**** Selected passage
Expert Commentary

The Widespread Disdain for Somalia’s Government

Bronwyn E. Bruton
Deputy Director of the Africa Center, The Atlantic Council

Despite international efforts to combat the terrorist group, al Shabaab remains a dangerous adversary capable of inflicting mass casualties, as demonstrated by Saturday’s truck bomb in Mogadishu that killed more than 320 people. U.S. strategy in Somalia has centered on targeted strikes against al Shabaab militants as well as providing support to the central government as it attempts to oust al Shabaab from Somalia. However, al Shabaab continues to endure since it works with various clans and tribes throughout the country who view the central government as a more pressing threat than the terrorist group. The Cipher Brief’s Bennett Seftel spoke with Bronwyn Bruton, Deputy Director of the Atlantic Council’s Africa Center, about how the U.S. should fashion its strategy in Somalia.

The Cipher Brief: Back in February 2016, you wrote in The Cipher Brief that “al Shabaab is heartily disliked by most Somalis,” but have also said that “al Shabaab retains a base of support among disenfranchised clans.” From where does al Shabaab receive support?

Bronwyn Bruton: There are a couple of points to make here. First, al Shabaab doesn’t necessarily need a huge base of political support to do what it is doing. It is spoiling, and spoiling in a place like Somalia where there is very limited policing and law and order is not hard to do. The group doesn’t need massive numbers of people to get behind them to carry out the kind of truck bombing or suicide bombing that they have become associated with. Spoiling does not require a huge number of people backing them.

However, we should also keep in mind that al Shabaab is not the only group in Somalia that objects to the country’s government. The international community has made this a kind of polar conflict between al Shabaab and the Somali government, but the reality is that the vast majority of the Somali people don’t like the government, don’t like al Shabaab, and are cooperating opportunistically with one side or the other.

If you look across the country, what you see is that there are administrations springing up all over that are basically clan fiefdoms that are building walls to protect themselves from the incursions of the Somali government. Those groups occasionally cooperate with al Shabaab not because they like al Shabaab or they think al Shabaab is better than the government, but because the government is their bigger concern at that moment. So when we say support, you have to really parse the meaning of it, but you are essentially talking about opportunistic alliances – very temporary cooperation that’s intended to achieve a specific end.

At the moment, there is a lot of unrest in Mogadishu because the Somali government, with the support of the international community, is trying really hard to consolidate its military power and nobody is comfortable with that. You don’t have a political situation in Somalia that will support a monopoly of force inside a regime in Mogadishu. So the fact that the American and European decision-makers are pursuing a monopoly of force for the government is incredibly destabilizing. It’s the wrong approach.
********
**** Provided material
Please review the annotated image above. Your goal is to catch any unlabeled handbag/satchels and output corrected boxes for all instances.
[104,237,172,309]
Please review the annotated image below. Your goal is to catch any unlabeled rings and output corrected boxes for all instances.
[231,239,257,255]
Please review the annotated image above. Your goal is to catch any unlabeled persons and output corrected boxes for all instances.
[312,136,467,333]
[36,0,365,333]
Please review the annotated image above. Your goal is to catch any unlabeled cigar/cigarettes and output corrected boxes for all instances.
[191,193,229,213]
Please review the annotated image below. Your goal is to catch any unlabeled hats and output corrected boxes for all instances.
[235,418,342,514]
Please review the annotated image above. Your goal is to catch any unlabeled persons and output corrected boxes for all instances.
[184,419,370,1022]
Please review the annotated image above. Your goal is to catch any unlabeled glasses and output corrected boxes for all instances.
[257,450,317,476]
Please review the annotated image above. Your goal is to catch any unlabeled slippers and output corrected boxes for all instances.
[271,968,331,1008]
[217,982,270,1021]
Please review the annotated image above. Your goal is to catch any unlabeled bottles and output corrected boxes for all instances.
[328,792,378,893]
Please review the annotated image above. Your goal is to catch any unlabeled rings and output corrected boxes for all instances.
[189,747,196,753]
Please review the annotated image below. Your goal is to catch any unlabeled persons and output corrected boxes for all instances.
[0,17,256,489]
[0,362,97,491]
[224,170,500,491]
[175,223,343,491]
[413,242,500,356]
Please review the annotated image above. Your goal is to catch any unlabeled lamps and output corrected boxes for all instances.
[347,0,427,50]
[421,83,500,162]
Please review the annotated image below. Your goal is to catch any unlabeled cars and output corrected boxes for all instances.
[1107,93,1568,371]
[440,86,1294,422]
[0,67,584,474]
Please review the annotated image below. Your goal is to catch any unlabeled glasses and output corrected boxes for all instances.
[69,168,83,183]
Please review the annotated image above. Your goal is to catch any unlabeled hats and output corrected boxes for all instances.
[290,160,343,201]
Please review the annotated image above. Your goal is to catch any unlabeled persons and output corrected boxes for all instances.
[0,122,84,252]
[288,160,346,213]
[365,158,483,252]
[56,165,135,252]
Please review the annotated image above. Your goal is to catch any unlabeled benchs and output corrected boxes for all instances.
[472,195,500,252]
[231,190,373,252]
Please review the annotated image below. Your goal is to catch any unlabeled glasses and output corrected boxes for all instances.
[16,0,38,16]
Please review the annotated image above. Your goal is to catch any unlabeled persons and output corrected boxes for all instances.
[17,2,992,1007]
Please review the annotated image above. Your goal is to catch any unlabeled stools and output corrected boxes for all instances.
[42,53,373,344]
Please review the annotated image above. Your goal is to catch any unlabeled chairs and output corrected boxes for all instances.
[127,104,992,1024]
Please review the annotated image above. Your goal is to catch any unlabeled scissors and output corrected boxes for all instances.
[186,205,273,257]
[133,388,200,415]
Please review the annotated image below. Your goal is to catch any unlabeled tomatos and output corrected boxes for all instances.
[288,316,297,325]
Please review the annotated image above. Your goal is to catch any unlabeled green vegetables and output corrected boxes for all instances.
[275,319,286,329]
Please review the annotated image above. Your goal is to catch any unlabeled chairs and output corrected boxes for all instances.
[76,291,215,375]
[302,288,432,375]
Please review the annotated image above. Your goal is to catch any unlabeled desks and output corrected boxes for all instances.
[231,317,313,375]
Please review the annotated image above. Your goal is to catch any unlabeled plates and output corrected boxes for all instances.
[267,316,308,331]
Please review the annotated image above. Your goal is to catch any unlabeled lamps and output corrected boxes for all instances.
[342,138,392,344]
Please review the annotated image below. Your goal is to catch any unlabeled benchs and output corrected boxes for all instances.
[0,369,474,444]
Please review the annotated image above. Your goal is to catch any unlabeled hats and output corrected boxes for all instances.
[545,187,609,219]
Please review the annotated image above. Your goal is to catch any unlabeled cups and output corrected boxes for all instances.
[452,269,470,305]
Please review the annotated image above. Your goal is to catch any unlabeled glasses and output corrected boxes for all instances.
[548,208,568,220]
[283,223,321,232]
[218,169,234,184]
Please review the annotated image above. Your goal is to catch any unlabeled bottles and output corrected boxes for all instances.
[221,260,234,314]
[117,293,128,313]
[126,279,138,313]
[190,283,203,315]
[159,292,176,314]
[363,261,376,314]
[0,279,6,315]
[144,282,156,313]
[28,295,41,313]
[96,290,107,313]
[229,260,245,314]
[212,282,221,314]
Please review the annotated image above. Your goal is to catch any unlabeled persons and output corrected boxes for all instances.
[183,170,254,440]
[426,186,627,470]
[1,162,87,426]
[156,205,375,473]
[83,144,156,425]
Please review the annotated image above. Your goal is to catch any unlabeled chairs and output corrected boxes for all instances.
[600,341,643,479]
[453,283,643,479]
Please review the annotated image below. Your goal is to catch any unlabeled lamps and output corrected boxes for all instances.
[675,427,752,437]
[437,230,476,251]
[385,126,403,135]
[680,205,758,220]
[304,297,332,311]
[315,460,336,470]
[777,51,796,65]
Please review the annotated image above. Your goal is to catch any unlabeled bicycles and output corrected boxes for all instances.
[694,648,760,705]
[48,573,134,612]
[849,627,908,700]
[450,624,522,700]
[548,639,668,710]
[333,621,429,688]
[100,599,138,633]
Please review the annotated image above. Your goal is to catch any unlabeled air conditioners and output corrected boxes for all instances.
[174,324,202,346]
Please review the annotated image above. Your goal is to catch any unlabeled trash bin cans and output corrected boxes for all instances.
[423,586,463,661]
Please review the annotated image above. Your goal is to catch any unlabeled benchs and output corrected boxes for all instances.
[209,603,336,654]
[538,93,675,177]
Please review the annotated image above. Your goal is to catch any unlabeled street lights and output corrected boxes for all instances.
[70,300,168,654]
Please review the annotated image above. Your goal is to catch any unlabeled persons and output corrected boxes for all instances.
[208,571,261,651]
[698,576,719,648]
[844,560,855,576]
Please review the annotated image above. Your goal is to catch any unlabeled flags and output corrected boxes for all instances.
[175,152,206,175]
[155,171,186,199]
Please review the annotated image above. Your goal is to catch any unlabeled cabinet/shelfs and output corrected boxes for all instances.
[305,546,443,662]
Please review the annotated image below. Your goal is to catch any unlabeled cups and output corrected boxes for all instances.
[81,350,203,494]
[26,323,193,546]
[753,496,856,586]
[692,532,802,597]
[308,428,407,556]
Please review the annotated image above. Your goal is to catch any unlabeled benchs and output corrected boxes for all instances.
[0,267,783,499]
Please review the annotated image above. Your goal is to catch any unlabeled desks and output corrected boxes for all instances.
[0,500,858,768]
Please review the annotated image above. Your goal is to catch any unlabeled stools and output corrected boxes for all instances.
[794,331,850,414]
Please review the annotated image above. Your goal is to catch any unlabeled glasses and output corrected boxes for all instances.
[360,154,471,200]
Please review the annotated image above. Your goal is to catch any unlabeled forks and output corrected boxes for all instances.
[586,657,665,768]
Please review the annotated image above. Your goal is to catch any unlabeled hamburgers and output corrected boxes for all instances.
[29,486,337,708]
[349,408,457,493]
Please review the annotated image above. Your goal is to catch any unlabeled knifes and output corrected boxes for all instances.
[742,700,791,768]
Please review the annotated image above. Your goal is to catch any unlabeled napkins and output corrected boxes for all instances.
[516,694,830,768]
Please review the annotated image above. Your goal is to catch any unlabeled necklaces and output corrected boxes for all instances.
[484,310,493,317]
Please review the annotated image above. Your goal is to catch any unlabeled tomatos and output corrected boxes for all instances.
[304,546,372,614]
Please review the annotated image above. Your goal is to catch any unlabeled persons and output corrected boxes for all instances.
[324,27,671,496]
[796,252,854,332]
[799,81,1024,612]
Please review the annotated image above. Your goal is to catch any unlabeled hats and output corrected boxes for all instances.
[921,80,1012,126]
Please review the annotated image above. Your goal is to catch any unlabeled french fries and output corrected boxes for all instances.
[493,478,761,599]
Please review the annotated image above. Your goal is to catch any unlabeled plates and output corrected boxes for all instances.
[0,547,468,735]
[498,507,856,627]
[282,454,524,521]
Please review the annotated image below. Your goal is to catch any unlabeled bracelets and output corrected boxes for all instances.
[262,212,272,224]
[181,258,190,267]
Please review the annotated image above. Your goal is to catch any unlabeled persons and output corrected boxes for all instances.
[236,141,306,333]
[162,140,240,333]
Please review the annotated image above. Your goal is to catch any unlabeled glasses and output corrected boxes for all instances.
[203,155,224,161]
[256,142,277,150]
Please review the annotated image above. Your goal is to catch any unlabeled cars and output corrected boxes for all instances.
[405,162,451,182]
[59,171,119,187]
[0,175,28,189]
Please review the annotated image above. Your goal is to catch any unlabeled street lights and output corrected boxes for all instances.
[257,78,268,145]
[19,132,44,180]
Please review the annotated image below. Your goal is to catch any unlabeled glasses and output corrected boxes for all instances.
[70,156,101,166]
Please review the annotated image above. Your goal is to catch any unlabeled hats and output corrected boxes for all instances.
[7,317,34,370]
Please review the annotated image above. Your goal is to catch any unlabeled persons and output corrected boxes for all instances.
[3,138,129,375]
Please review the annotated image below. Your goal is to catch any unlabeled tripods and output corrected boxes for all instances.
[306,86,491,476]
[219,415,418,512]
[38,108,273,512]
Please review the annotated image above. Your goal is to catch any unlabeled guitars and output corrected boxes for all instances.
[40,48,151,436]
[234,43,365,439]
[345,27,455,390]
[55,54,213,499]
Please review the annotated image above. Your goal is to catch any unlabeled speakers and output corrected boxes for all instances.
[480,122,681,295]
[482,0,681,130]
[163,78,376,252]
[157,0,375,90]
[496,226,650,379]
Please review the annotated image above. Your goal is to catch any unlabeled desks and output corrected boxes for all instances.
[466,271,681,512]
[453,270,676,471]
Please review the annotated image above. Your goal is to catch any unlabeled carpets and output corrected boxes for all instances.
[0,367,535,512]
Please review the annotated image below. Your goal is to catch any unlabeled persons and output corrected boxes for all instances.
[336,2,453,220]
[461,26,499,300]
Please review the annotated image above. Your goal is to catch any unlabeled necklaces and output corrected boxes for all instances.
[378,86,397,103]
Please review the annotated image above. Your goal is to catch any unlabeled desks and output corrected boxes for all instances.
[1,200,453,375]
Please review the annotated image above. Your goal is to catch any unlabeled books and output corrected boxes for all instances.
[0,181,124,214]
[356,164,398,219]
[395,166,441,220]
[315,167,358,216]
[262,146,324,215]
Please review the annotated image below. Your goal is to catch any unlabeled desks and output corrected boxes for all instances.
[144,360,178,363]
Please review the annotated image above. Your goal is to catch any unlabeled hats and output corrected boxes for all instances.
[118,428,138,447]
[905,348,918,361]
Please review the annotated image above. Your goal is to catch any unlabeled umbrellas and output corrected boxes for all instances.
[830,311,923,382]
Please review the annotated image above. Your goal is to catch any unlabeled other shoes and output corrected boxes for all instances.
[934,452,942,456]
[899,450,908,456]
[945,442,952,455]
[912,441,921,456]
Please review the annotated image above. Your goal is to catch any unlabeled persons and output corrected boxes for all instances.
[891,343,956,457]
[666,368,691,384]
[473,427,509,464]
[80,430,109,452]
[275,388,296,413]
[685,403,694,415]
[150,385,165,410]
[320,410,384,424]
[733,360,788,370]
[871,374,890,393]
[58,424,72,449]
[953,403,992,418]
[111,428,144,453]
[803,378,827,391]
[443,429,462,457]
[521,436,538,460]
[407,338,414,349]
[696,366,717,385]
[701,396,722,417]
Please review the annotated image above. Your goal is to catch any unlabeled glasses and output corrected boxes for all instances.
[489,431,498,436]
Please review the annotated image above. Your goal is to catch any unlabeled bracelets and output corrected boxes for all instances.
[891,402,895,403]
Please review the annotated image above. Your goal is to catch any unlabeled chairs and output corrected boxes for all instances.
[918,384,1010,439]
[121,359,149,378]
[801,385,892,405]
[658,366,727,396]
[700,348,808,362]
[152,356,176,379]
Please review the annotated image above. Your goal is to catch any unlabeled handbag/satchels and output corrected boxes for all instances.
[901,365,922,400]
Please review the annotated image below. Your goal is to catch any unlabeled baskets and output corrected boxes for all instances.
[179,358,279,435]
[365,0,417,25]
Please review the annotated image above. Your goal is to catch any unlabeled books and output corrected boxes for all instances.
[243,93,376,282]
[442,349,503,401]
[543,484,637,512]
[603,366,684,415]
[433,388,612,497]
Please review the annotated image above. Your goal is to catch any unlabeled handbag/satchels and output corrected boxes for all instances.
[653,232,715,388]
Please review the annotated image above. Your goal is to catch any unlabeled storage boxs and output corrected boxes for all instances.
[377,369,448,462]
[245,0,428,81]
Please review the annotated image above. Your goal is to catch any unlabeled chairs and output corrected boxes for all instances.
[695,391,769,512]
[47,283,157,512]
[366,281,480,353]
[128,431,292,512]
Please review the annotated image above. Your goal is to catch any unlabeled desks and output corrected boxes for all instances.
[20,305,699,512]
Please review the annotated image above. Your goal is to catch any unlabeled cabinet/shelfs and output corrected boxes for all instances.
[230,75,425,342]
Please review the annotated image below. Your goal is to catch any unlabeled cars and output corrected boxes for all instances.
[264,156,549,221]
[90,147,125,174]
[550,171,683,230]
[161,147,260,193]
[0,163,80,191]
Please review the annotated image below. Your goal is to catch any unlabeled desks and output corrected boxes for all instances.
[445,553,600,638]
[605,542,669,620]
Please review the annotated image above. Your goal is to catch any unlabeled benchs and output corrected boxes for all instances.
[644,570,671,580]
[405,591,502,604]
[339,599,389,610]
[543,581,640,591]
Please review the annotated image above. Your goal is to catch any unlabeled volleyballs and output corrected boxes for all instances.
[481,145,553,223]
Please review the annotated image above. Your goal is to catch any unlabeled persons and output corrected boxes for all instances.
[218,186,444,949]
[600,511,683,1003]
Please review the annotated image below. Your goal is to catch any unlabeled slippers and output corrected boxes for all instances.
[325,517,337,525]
********
• **Tasks**
1. Return the Somalia interview text word for word, everything from "However, we should" down to "or the other.".
2. Extend the interview on Somalia's government, carrying on directly from the point where it stops.

• **Results by task**
1.
However, we should also keep in mind that al Shabaab is not the only group in Somalia that objects to the country’s government. The international community has made this a kind of polar conflict between al Shabaab and the Somali government, but the reality is that the vast majority of the Somali people don’t like the government, don’t like al Shabaab, and are cooperating opportunistically with one side or the other.

2.
Even U.S. allies in the region are not comfortable with the Mogadishu government having a monopoly of force. Kenya doesn’t support it because Kenya is off annexing a big corner of Somalia and standing up its own government there. It has a very difficult relationship with the regime in Mogadishu. Ethiopia has always been afraid of the idea of a strong Somali government because they’ve had wars with Somalia in the past. And those are the two closest allies in the region and they don’t want that. So the question is: why does the international community keep pursuing this approach when the Somali people and the region are not on board?

TCB: If bolstering the Somali military has not been effective, how should the U.S. proceed in Somalia?

Bruton: My view is that the U.S. has very limited objectives in Somalia. When it comes down to it, there has been a lot of talk over the years about failed states being terrorist havens, but the vast majority of those states in the world are not. You look at the Democratic Republic of the Congo and there are no terrorists there. The U.S. should not be worried about reconstructing a state, it should focus on eliminating individuals in Somalia who wish harm to the U.S. homeland. That’s a very small objective.

I would say that you could accomplish that without building a government for Somalia. In fact, building a government for Somalia in order to achieve that tiny objective of eliminating a handful of people that we find problematic is logically not very defensible.

What the U.S. should be doing is talking to actors in al Shabaab, including some of whom are radical and will not sit down that the table. But even the act of saying that we are going to talk to al Shabaab would help to identify who the real problematic actors are.

This desire that we have to control the political space in Somalia that is causing all of this bloodshed. I cannot understand why the U.S. continues to do it when it’s a losing battle. And there is absolutely no plan to get from point A to point B in terms of having a Somali government that stands on its own and can defend itself. I have never seen a realistic plan for accomplishing that.

TCB: Does al Shabaab have its sights set on striking the U.S. homeland?

Bruton: This is the key question. The real problem with the U.S. strategy in Somalia is that it causes groups of people to work together. A lot of the people who are calling themselves al Shabaab fall in and out of the organization. They can be bandits and they can be clan militias. The guy who is running the Southern Somali city of Kismayo used to be one of the most radical leaders of al Shabaab who ran training camps for al Qaeda back in the 1990s. He has been completely rehabilitated, got a better job offer, and now he is a friend of the U.S.

This is the reality of the Somali conflict. You have a lot of very pragmatic actors. They collaborate with al Shabaab because they have objections to the government or they can get weapons from al Shabaab that will help them gain territory from a rival clan that they haven’t been able to confront successfully. Al Shabaab has always played upon the pragmatic, local, and political equation to survive and operate.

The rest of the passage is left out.